*** Opening Supplied data ***

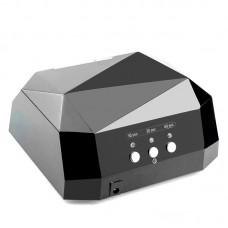 36W UV LED лампа, черен диамант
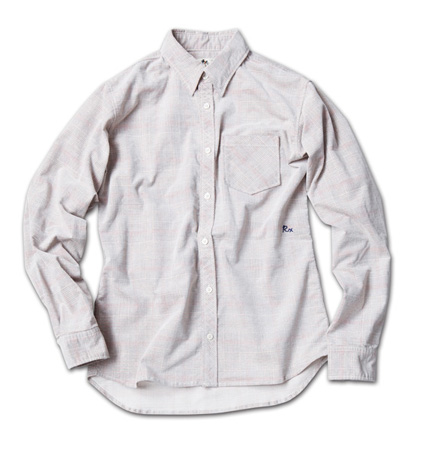 こだわりの日本製ボタンダウンシャツ『Strech Corduroy BD Shirt』MAGIC NUMBER 14SS最新ITEM_Check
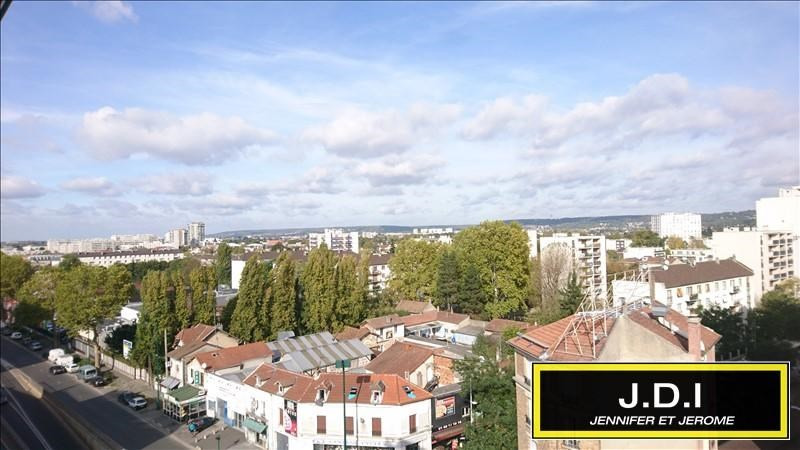 Vente appartement Epinay sur seine 113000€ - Photo 5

*** Closing Supplied data ***

§ Exercise aim:
Set down the material exactly as given, but print none of the pictures.

§ Exercise response:
 36W UV LED лампа, черен диамант
 こだわりの日本製ボタンダウンシャツ『Strech Corduroy BD Shirt』MAGIC NUMBER 14SS最新ITEM_Check
 Vente appartement Epinay sur seine 113000€ - Photo 5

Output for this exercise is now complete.